I’ve been messing around with creating custom DSP’s for FMOD Studio. I think I have understood the core logic by looking at the examples and creating a ‘Mute’ plugin. However, I’m a little confused on how exactly the buffers work.

For example, does setting the number of buffers in the FMOD_DSP_DESCRIPTION correspond to the number of buffers given in the BUFFER_ARRAY?

I did this for my ‘Mute’ plugin:

unsigned int samples = length * inbufferarray[0].buffernumchannels[0];
{
while (samples--)
*outbufferarray[0].buffers[0]++ = *inbufferarray[0].buffers[0]++;
}

I’m a little confused how this code affects all channels though. In my head, I imagine you would have to call

for (int i = 0; i < numBuffers; i++)
{
for (int y = 0; y < length; y++)
{
*outputbuffer[i][y] = value;
}
}

And this thinking is a little bit from working with JUCE (I admit my knowledge in that is limited too, though):

float* leftChannel = buffer.getWritePointer(0);
for (loop over samples)
{
float sample = audio logic;
leftChannel[i]= sample;
}

I’ve asked a lecturer about this and I think I’ve got a little more understanding but am I correct in thinking *outputbuffer++ will eventually go over all buffers? Or does it only go over the i’th array? If it does go over all buffers, how does it not go out of bounds?

I think I’ve got the length * channels -as it will give you every sample in all channels- but not how it works with buffers and using ++.

Any help will be appreciated.

Thank you,
James


#2

ok to start, dont worry about looping through numBuffers, just always use buffer[0].
The capability to handle multiple incoming buffers from a dsp that output multiple buffers was planned, but never implemented. The idea was to allow splitting of a signal via buffers, but you can just do it with connections, like the dsp_effect_per_speaker example in the SDK.

The only thing you need to do is multiply length * channels like you said, to get all the floats in the whole buffer.


#3

Ah, thank you very much. That is making sense now.

So if that’s the case, buffer[0] contains each channel, one after the other. And to find the order you use the channel mask?


#4

Yes the PCM layout is specified here
https://www.fmod.com/resources/documentation-api?page=content/generated/overview/terminology.html#/

Unless you care about speakers (ie for panning), the channelmask is usually irrelevant, but it will tell you if the signal coming through is meant for different speakers or not. Altering the channel mask from the standard speaker configuration is very rare and usually set up by someone using DSP::setChannelFormat (ie you can say ‘this signal is mono but is actually the LFE’)


#5

Hi again Brett,

I’ve got a little stuck again on channel order.

The documentation says a left right pair is one sample but what happens with more channels?

My current assumption from some of the examples is it goes Left Right, Back Left Back Right (so on for all channels) before repeating that order. Rather than Left Right, Left Right till ‘length’ then BL BR, BL BR, which is what I thought at the start.

Is there documentation on altering one sound channel differently to the others? Maybe making something like the Channel Mix plugin provided in Studio?

And the final confusion for me is doing “length in samples times channels” as I feel you would get an inaccurate number if one sample is two channels.

For example, if you had one sample (a left right pair), it would be ‘1 * 2’ for one sample times two channels / stereo. You would then loop through 2 samples but there’s only 1.

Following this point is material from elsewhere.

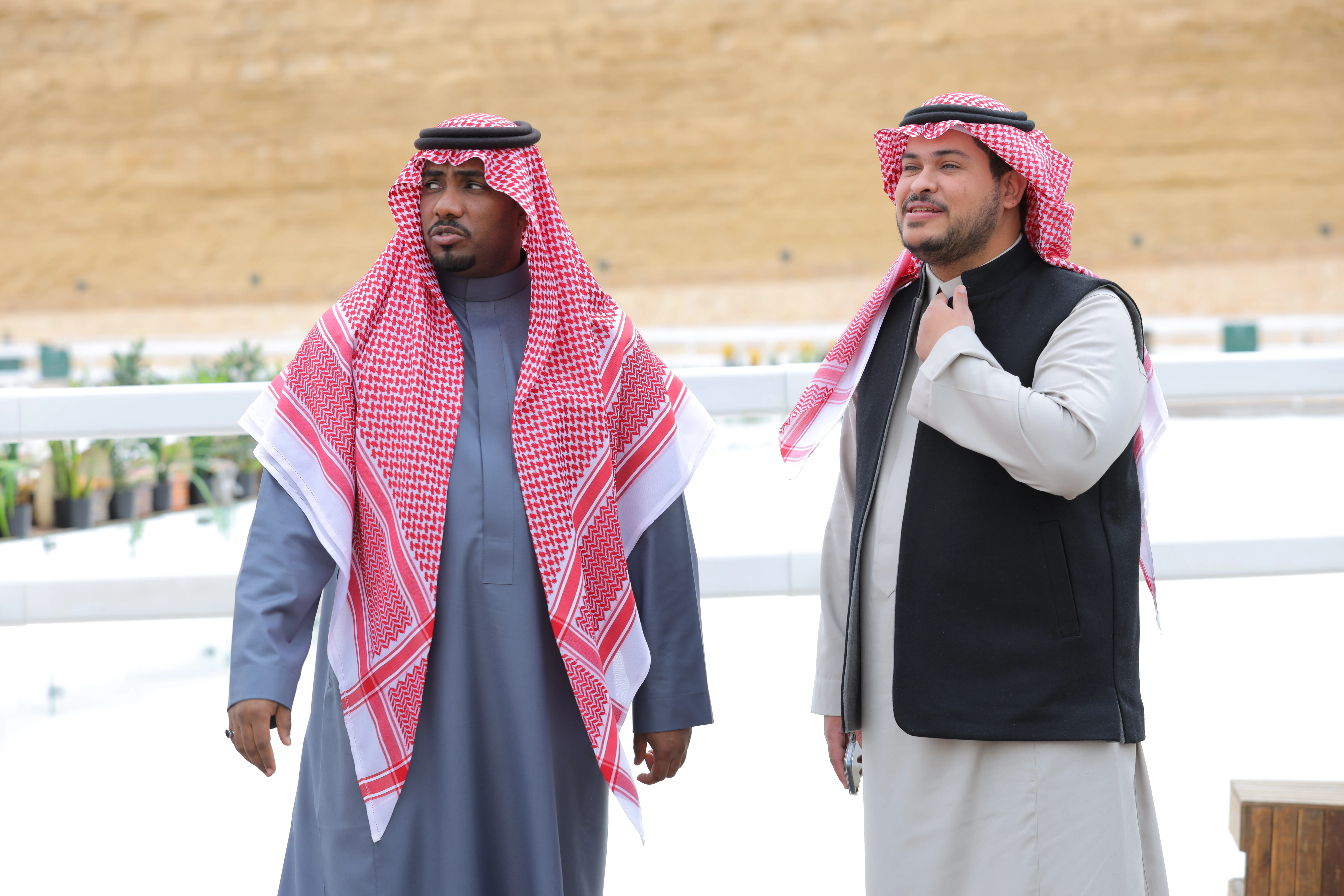 The Annual Gathering for the General Secretariat of the Council of Ministers — gallery image 71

However, I can tell I’m missing something and have come to the wrong conclusion.

Thank you again,
James


#6

I’ve just had a mess around with stuff and I think I have understood everything correctly.

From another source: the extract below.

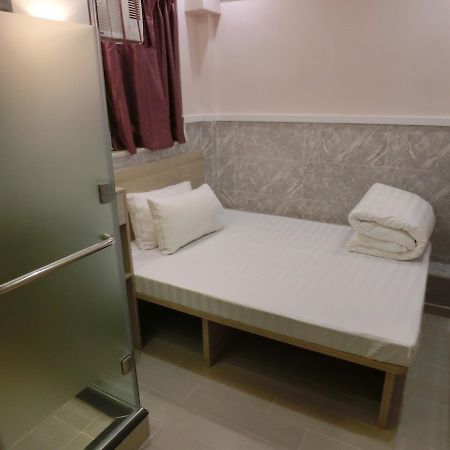 Hop Inn On Nathan Road Гонконг Екстер'єр фото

I’m currently under the impression that the sample data passed from the buffers are 32-bit floats and channels are set out sample after sample, and definitely not block of channels after block of channels, or multiple channels in one sample.

In the Terminology / Basic Concepts page, the buffer is 16-bit, so of course two channels would go into one 32-bit sample. I think I got confused between this information and the information in the DSP documentation saying “Pointer to outgoing floating point -1.0 to +1.0 ranged data”. I had assumed -somehow- that two L R channels were being summed into one sample.

In reply to myself where I was confused about length * channels, of course there is not two channels in one sample so this now makes complete sense.

Thank you again Brett for your help!


#7

they are blocks of channels, the diagram is pretty clear on how the data is laid out.

8 floats in a row for a 7.1 speaker mix is 1 sample.
then the next 8 floats are the 2nd sample. It is interleaved.